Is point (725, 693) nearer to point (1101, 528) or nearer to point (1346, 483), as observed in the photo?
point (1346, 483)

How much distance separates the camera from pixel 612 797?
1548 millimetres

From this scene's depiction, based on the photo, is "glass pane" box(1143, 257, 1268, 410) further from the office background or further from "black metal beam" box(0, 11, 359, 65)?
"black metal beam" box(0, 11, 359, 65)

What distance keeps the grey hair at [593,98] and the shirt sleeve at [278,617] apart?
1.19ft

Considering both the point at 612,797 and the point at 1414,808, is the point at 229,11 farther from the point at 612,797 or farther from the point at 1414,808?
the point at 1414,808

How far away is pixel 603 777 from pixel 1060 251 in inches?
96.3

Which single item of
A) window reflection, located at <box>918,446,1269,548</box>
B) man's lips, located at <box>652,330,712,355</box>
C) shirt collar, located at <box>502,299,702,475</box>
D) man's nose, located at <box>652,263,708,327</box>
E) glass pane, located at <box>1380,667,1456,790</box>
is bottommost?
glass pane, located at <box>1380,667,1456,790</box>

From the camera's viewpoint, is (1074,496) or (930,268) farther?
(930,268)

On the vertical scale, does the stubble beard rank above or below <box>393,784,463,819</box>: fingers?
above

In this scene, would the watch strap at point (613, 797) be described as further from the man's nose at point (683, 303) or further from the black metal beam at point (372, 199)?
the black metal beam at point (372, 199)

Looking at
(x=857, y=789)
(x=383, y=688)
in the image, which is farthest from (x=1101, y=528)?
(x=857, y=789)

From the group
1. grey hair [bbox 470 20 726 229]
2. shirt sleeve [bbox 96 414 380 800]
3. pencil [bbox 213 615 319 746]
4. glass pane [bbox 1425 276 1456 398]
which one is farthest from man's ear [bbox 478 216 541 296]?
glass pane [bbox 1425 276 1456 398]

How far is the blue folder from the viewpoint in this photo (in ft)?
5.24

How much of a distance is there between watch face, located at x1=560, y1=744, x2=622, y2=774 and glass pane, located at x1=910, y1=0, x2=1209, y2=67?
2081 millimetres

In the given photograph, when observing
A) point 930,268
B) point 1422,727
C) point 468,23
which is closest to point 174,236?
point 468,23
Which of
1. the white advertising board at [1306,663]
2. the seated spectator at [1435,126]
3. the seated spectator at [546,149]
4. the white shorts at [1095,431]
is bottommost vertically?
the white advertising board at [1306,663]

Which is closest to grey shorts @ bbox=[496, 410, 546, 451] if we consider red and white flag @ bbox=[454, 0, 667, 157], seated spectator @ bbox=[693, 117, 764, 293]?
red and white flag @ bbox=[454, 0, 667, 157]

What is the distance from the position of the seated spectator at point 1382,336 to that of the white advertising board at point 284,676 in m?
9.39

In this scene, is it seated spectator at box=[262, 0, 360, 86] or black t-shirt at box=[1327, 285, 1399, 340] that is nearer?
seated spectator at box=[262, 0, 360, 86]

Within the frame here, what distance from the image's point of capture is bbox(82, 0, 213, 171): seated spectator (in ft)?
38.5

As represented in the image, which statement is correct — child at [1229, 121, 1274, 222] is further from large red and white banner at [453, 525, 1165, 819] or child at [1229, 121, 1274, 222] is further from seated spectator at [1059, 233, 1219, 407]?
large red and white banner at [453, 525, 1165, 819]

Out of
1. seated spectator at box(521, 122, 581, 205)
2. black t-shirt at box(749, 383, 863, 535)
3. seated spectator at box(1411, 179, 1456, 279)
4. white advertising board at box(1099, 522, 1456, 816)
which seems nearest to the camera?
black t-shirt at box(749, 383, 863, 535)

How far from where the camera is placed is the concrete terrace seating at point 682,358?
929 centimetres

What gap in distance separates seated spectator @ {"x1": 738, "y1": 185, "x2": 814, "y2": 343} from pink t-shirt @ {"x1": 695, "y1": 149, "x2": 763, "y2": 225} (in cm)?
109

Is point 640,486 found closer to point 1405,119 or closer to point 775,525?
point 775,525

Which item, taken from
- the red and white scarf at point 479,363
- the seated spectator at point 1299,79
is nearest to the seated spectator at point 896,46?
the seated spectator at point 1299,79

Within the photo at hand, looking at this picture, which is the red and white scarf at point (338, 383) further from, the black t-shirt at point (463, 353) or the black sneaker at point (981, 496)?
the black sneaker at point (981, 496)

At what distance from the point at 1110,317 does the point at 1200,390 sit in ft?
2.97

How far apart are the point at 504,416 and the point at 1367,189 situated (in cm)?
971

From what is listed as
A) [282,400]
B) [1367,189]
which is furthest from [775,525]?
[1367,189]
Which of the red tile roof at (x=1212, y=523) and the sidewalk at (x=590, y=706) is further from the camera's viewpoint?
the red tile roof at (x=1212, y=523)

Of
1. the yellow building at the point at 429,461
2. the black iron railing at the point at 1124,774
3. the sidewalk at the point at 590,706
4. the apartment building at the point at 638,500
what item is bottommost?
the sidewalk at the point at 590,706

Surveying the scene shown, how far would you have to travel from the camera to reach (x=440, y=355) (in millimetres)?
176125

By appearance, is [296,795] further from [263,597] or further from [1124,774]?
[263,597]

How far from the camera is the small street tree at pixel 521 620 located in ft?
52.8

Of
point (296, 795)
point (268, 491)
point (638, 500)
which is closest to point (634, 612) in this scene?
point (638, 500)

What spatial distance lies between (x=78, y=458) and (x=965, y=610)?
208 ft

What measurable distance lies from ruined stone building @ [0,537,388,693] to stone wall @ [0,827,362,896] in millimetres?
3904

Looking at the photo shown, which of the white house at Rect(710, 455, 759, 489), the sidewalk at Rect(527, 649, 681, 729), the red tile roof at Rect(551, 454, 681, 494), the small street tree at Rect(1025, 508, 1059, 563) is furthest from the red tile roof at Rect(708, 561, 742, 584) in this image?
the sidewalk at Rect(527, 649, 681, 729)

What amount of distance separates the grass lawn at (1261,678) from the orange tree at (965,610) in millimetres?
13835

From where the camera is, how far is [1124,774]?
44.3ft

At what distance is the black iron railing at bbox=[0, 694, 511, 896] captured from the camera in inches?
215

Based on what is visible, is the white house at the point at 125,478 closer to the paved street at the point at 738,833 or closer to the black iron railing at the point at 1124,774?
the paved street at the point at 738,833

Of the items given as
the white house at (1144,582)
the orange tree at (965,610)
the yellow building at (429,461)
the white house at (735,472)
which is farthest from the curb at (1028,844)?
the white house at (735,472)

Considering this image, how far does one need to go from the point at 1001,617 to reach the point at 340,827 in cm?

> SHORT TASK
Can you render every line of the material above as a JSON list of strings, one string per line, leaving out the blank lines?

> COMPLETED EXERCISE
[
  "Is point (725, 693) nearer to point (1101, 528) or nearer to point (1346, 483), as observed in the photo?",
  "point (1346, 483)",
  "How much distance separates the camera from pixel 612 797?",
  "1548 millimetres",
  "From this scene's depiction, based on the photo, is \"glass pane\" box(1143, 257, 1268, 410) further from the office background or further from \"black metal beam\" box(0, 11, 359, 65)?",
  "\"black metal beam\" box(0, 11, 359, 65)",
  "What distance keeps the grey hair at [593,98] and the shirt sleeve at [278,617] apart?",
  "1.19ft",
  "Considering both the point at 612,797 and the point at 1414,808, is the point at 229,11 farther from the point at 612,797 or farther from the point at 1414,808?",
  "the point at 1414,808",
  "How far away is pixel 603 777 from pixel 1060 251 in inches?",
  "96.3",
  "Which single item of",
  "A) window reflection, located at <box>918,446,1269,548</box>",
  "B) man's lips, located at <box>652,330,712,355</box>",
  "C) shirt collar, located at <box>502,299,702,475</box>",
  "D) man's nose, located at <box>652,263,708,327</box>",
  "E) glass pane, located at <box>1380,667,1456,790</box>",
  "is bottommost?",
  "glass pane, located at <box>1380,667,1456,790</box>",
  "From the camera's viewpoint, is (1074,496) or (930,268) farther?",
  "(930,268)",
  "On the vertical scale, does the stubble beard rank above or below <box>393,784,463,819</box>: fingers?",
  "above",
  "In this scene, would the watch strap at point (613, 797) be described as further from the man's nose at point (683, 303) or further from the black metal beam at point (372, 199)?",
  "the black metal beam at point (372, 199)",
  "Looking at",
  "(x=857, y=789)",
  "(x=383, y=688)",
  "in the image, which is farthest from (x=1101, y=528)?",
  "(x=857, y=789)",
  "From the group",
  "1. grey hair [bbox 470 20 726 229]",
  "2. shirt sleeve [bbox 96 414 380 800]",
  "3. pencil [bbox 213 615 319 746]",
  "4. glass pane [bbox 1425 276 1456 398]",
  "which one is farthest from man's ear [bbox 478 216 541 296]?",
  "glass pane [bbox 1425 276 1456 398]",
  "How far is the blue folder from the viewpoint in this photo (in ft)?",
  "5.24",
  "How much of a distance is there between watch face, located at x1=560, y1=744, x2=622, y2=774 and glass pane, located at x1=910, y1=0, x2=1209, y2=67?",
  "2081 millimetres",
  "In the given photograph, when observing",
  "A) point 930,268",
  "B) point 1422,727",
  "C) point 468,23",
  "which is closest to point 174,236?",
  "point 468,23",
  "Which of",
  "1. the white advertising board at [1306,663]",
  "2. the seated spectator at [1435,126]",
  "3. the seated spectator at [546,149]",
  "4. the white shorts at [1095,431]",
  "is bottommost vertically?",
  "the white advertising board at [1306,663]",
  "Which is closest to grey shorts @ bbox=[496, 410, 546, 451] if we consider red and white flag @ bbox=[454, 0, 667, 157], seated spectator @ bbox=[693, 117, 764, 293]?",
  "red and white flag @ bbox=[454, 0, 667, 157]",
  "What is the distance from the position of the seated spectator at point 1382,336 to that of the white advertising board at point 284,676 in m?",
  "9.39",
  "In this scene, is it seated spectator at box=[262, 0, 360, 86] or black t-shirt at box=[1327, 285, 1399, 340] that is nearer?",
  "seated spectator at box=[262, 0, 360, 86]",
  "Within the frame here, what distance from the image's point of capture is bbox(82, 0, 213, 171): seated spectator (in ft)?",
  "38.5",
  "As represented in the image, which statement is correct — child at [1229, 121, 1274, 222] is further from large red and white banner at [453, 525, 1165, 819] or child at [1229, 121, 1274, 222] is further from seated spectator at [1059, 233, 1219, 407]?",
  "large red and white banner at [453, 525, 1165, 819]",
  "Out of",
  "1. seated spectator at box(521, 122, 581, 205)",
  "2. black t-shirt at box(749, 383, 863, 535)",
  "3. seated spectator at box(1411, 179, 1456, 279)",
  "4. white advertising board at box(1099, 522, 1456, 816)",
  "which seems nearest to the camera?",
  "black t-shirt at box(749, 383, 863, 535)",
  "How far from where the camera is placed is the concrete terrace seating at point 682,358?",
  "929 centimetres",
  "What gap in distance separates seated spectator @ {\"x1\": 738, \"y1\": 185, \"x2\": 814, \"y2\": 343} from pink t-shirt @ {\"x1\": 695, \"y1\": 149, \"x2\": 763, \"y2\": 225} (in cm)?",
  "109",
  "Is point 640,486 found closer to point 1405,119 or closer to point 775,525?",
  "point 775,525",
  "Which item, taken from",
  "- the red and white scarf at point 479,363",
  "- the seated spectator at point 1299,79",
  "is nearest to the seated spectator at point 896,46?",
  "the seated spectator at point 1299,79",
  "Within the photo at hand, looking at this picture, which is the red and white scarf at point (338, 383) further from, the black t-shirt at point (463, 353) or the black sneaker at point (981, 496)?",
  "the black sneaker at point (981, 496)",
  "At what distance from the point at 1110,317 does the point at 1200,390 sit in ft?",
  "2.97",
  "How far apart are the point at 504,416 and the point at 1367,189 situated (in cm)?",
  "971",
  "From what is listed as",
  "A) [282,400]",
  "B) [1367,189]",
  "which is furthest from [775,525]?",
  "[1367,189]",
  "Which of the red tile roof at (x=1212, y=523) and the sidewalk at (x=590, y=706) is further from the camera's viewpoint?",
  "the red tile roof at (x=1212, y=523)",
  "Of",
  "1. the yellow building at the point at 429,461",
  "2. the black iron railing at the point at 1124,774",
  "3. the sidewalk at the point at 590,706",
  "4. the apartment building at the point at 638,500",
  "what item is bottommost?",
  "the sidewalk at the point at 590,706",
  "Surveying the scene shown, how far would you have to travel from the camera to reach (x=440, y=355) (in millimetres)?",
  "176125",
  "By appearance, is [296,795] further from [263,597] or further from [1124,774]?",
  "[263,597]",
  "How far from the camera is the small street tree at pixel 521 620 located in ft?",
  "52.8",
  "Of",
  "point (296, 795)",
  "point (268, 491)",
  "point (638, 500)",
  "which is closest to point (634, 612) in this scene?",
  "point (638, 500)",
  "What spatial distance lies between (x=78, y=458) and (x=965, y=610)?",
  "208 ft",
  "What measurable distance lies from ruined stone building @ [0,537,388,693] to stone wall @ [0,827,362,896] in millimetres?",
  "3904",
  "Looking at the photo shown, which of the white house at Rect(710, 455, 759, 489), the sidewalk at Rect(527, 649, 681, 729), the red tile roof at Rect(551, 454, 681, 494), the small street tree at Rect(1025, 508, 1059, 563) is furthest from the red tile roof at Rect(708, 561, 742, 584) in this image?",
  "the sidewalk at Rect(527, 649, 681, 729)",
  "What amount of distance separates the grass lawn at (1261,678) from the orange tree at (965,610) in millimetres?",
  "13835",
  "From where the camera is, how far is [1124,774]?",
  "44.3ft",
  "At what distance is the black iron railing at bbox=[0, 694, 511, 896] captured from the camera in inches?",
  "215",
  "Based on what is visible, is the white house at the point at 125,478 closer to the paved street at the point at 738,833 or closer to the black iron railing at the point at 1124,774?",
  "the paved street at the point at 738,833",
  "Of the items given as",
  "the white house at (1144,582)",
  "the orange tree at (965,610)",
  "the yellow building at (429,461)",
  "the white house at (735,472)",
  "which is farthest from the curb at (1028,844)?",
  "the white house at (735,472)",
  "Considering this image, how far does one need to go from the point at 1001,617 to reach the point at 340,827 in cm?"
]